The next day I was so ashamed so I called my pastor to talk. Once again he had me go over to his place to sort things out. When I got there he was kissing his wife goodbye as she was on her way to work. I told him how hard it was coming clean. I did not want to hurt my wife. I told him about my first sexual encounter with a male and he had a look of disbelief on his face. While talking to him he began talking sexual to me. He then asked me how did I feel being with a man? My exact words were, “I don’t know how to feel.” He then said, “Well, I’ll show you how to feel.” He took my hand and led the way to his bedroom and I then experienced being with a male for the second time.
When I got home I immediately took a shower because I felt dirty mentally. My wife was suspicious that I took a shower immediately when I got home and begin to question if I was cheating on her. I told her no and asked why would she ask me that. She said that she had called my friend and asked was I with him and he said no. She’d been calling my phone and not getting any answers, which I had seen, but deliberately decided not to answer. I told her no, and that I had a spiritual talk with the pastor and that was the reasoning for me not answer. She called the pastor and he confirmed it.
I felt so bad doing the things I’d done and I have to admit being with guys was not what I thought it was. I actually enjoy my wife more. I decided not to visit gay bars anymore and to live as a straight man. I also decided not to tell my wife of my infidelities because at that point I knew who I wanted to spend the rest of my life with and that was her.
Two weeks went by and Lola began to call my phone heavily. I blocked her number and she began to call from other numbers. I was preparing dinner and my phone was charging when my phone rang and I asked my wife to answer it thinking it was my friend. When I asked my wife who was it she said it was my mother and that she wanted to speak with her. About twenty minutes passed and my wife came out the room fuming. She had been talking to Lola the entire time. I tried to explain, but she kicked me out the house. She then went on Facebook and wrote a long rant about how her life was a lie. She outed me as a gay man and said how she was beyond mad that a man she knew for almost 7 years could hurt her so much.

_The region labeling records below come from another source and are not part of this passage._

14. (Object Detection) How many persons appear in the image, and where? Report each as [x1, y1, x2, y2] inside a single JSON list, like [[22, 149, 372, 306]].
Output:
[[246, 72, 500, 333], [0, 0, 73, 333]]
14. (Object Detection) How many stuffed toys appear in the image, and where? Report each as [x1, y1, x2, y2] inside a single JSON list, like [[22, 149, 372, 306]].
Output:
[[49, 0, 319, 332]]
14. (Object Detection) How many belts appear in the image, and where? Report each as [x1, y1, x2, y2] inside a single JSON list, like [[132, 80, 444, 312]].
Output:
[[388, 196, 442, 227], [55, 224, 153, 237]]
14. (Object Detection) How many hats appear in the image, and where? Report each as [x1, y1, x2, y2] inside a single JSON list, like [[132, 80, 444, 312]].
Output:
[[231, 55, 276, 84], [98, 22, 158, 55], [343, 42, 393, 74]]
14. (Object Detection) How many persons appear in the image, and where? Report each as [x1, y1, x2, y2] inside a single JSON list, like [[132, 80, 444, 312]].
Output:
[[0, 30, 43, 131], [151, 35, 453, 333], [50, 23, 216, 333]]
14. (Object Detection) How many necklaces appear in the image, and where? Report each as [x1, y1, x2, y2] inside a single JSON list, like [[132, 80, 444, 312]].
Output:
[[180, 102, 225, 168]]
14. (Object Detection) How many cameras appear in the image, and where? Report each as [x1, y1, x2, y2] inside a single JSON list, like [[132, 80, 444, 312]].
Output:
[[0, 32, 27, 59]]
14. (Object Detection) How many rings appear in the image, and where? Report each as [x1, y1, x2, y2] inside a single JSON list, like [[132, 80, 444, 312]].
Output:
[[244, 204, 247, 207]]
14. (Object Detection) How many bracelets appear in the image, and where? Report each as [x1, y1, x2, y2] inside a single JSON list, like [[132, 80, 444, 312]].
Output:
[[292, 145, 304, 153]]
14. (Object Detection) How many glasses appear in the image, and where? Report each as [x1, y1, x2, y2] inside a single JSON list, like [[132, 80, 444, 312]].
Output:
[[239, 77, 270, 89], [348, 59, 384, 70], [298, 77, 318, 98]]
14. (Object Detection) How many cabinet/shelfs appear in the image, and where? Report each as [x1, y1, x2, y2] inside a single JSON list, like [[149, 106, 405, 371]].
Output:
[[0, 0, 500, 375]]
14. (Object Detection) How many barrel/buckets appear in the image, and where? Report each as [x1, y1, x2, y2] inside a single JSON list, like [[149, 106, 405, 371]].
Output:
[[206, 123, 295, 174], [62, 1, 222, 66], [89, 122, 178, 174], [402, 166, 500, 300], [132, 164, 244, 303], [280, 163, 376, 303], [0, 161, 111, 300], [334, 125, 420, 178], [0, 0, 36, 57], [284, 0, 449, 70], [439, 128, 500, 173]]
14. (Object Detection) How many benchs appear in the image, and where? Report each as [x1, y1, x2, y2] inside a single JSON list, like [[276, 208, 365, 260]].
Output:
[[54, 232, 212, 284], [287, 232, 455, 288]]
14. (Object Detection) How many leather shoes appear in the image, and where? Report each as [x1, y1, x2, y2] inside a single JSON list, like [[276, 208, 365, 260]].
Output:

She would not answer my calls, text or anything. After about 3 hours passed and she had deleted the post but the damage was done. It was the talk of the town. My wife and I have a very social life and almost everybody in our city knows us and our families. I was hurt, sad, and depressed about this. I wanted to tell her but I didn’t want her to find out like this.
That Sunday I decided to go to church. I knew I would see my wife there. When I got there the pastor and his wife, and my wife’s aunt were standing outside and in so many words they told me that I was banned from coming inside the church and that a gay guy would never be allowed to step foot in the house of God.
I was taken aback because the pastor and I were once involved. A few days later my best friend, who is also a member of the church and good friend with the pastor, First Lady and my wife, told me about a conversation that went on. He said the pastor, his wife and my wife all talked about how I was a disgrace to humankind, how I was going to hell, and how I should just move out of town and take my sins with me.
I decided to go over to the pastors house and confront him because not only had I confided in him to help me, but he took advantage of my weakness and was now living as this holy hypocrite bashing me for my mistakes. When I got there his wife and him both hurled numerous homosexual slurs towards me and threatened if I didn’t get off their property the police would be called. I couldn’t believe the words that were coming out of these “Christians” mouths.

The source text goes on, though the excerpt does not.